── DATA FOR THIS TASK ──

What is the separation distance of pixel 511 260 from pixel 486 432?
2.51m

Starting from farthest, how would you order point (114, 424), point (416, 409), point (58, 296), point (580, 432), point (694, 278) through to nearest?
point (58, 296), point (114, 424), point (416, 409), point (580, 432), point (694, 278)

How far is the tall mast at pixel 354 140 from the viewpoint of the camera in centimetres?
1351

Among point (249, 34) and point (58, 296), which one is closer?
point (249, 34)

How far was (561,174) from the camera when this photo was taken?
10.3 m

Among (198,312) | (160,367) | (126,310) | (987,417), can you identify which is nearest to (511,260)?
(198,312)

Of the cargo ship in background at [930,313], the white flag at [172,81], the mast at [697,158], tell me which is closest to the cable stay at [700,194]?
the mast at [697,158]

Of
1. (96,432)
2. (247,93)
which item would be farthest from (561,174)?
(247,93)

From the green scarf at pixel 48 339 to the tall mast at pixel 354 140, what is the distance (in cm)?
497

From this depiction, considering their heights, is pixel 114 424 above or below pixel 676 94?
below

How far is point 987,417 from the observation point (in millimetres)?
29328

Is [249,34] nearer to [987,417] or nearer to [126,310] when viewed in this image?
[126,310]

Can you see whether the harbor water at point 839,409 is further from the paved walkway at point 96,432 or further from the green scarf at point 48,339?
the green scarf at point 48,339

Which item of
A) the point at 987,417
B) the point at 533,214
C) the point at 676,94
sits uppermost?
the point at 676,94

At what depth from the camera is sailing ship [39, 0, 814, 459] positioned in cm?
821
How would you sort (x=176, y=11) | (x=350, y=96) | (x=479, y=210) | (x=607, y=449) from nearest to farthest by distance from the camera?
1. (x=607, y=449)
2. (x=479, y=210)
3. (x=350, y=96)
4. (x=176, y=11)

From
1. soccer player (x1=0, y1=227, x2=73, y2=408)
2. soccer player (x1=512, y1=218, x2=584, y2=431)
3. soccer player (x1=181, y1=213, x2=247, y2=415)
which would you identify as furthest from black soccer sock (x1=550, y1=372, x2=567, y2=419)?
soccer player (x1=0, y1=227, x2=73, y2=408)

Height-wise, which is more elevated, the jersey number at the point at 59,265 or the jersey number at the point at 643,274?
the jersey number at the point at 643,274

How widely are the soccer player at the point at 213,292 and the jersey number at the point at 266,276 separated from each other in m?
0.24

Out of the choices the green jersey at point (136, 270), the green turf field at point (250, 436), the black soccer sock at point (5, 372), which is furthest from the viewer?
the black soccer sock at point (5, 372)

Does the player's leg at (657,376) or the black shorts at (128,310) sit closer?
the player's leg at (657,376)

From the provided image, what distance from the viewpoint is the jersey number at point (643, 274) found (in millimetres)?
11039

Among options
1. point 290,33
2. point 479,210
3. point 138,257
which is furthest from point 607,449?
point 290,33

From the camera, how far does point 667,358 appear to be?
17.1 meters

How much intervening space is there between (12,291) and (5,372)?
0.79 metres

───

> [THE TASK] Copy out every row above word for word, keeping each line as it appears.

> [ANSWER FOR THE TASK]
What is the separation distance of pixel 511 260 from pixel 486 432?
2.51m

Starting from farthest, how would you order point (114, 424), point (416, 409), point (58, 296), point (580, 432), point (694, 278) through to nearest?
point (58, 296), point (114, 424), point (416, 409), point (580, 432), point (694, 278)

How far is the tall mast at pixel 354 140 from the viewpoint of the camera in centimetres?
1351

Among point (249, 34) and point (58, 296), which one is closer?
point (249, 34)

How far was (561,174) from the camera when this photo was taken?
10.3 m

Among (198,312) | (160,367) | (126,310) | (987,417), can you identify which is nearest to (511,260)?
(198,312)

Of the cargo ship in background at [930,313], the white flag at [172,81], the mast at [697,158], tell me which is closest to the cable stay at [700,194]?
the mast at [697,158]

Of
1. (96,432)
2. (247,93)
which item would be farthest from (561,174)?
(247,93)

From the green scarf at pixel 48 339 to the tall mast at pixel 354 140, what is the distance (in cm)?
497

From this depiction, considering their heights, is pixel 114 424 above or below pixel 676 94?
below

How far is point 987,417 from the observation point (in millimetres)?
29328

Is [249,34] nearer to [987,417] or nearer to [126,310] when viewed in this image?
[126,310]

Can you see whether the harbor water at point 839,409 is further from the paved walkway at point 96,432 or further from the green scarf at point 48,339?
the green scarf at point 48,339

Which item of
A) the point at 987,417
B) the point at 533,214
C) the point at 676,94
sits uppermost?
the point at 676,94

At what depth from the camera is sailing ship [39, 0, 814, 459] positioned in cm?
821
How would you sort (x=176, y=11) | (x=350, y=96) | (x=479, y=210) | (x=607, y=449) from nearest to farthest by distance from the camera?
1. (x=607, y=449)
2. (x=479, y=210)
3. (x=350, y=96)
4. (x=176, y=11)

From
1. soccer player (x1=0, y1=227, x2=73, y2=408)
2. soccer player (x1=512, y1=218, x2=584, y2=431)
3. soccer player (x1=181, y1=213, x2=247, y2=415)
which would you identify as furthest from black soccer sock (x1=550, y1=372, x2=567, y2=419)?
soccer player (x1=0, y1=227, x2=73, y2=408)

Height-wise, which is more elevated, the jersey number at the point at 59,265 or the jersey number at the point at 643,274?
the jersey number at the point at 643,274

How widely are the soccer player at the point at 213,292 and the jersey number at the point at 266,276 separated from each other in m?
0.24

Out of the choices the green jersey at point (136, 270), the green turf field at point (250, 436), the black soccer sock at point (5, 372), which is furthest from the viewer?
the black soccer sock at point (5, 372)

Does the player's leg at (657,376) or the black shorts at (128,310) sit closer?
the player's leg at (657,376)

From the provided image, what distance from the viewpoint is the jersey number at point (643, 274) found (in millimetres)?
11039

Among options
1. point 290,33
2. point 479,210
3. point 138,257
which is furthest from point 607,449?
point 290,33

From the camera, how far does point 667,358 appear to be?
17.1 meters

How much intervening space is there between (12,291) and (5,372)?
0.79 metres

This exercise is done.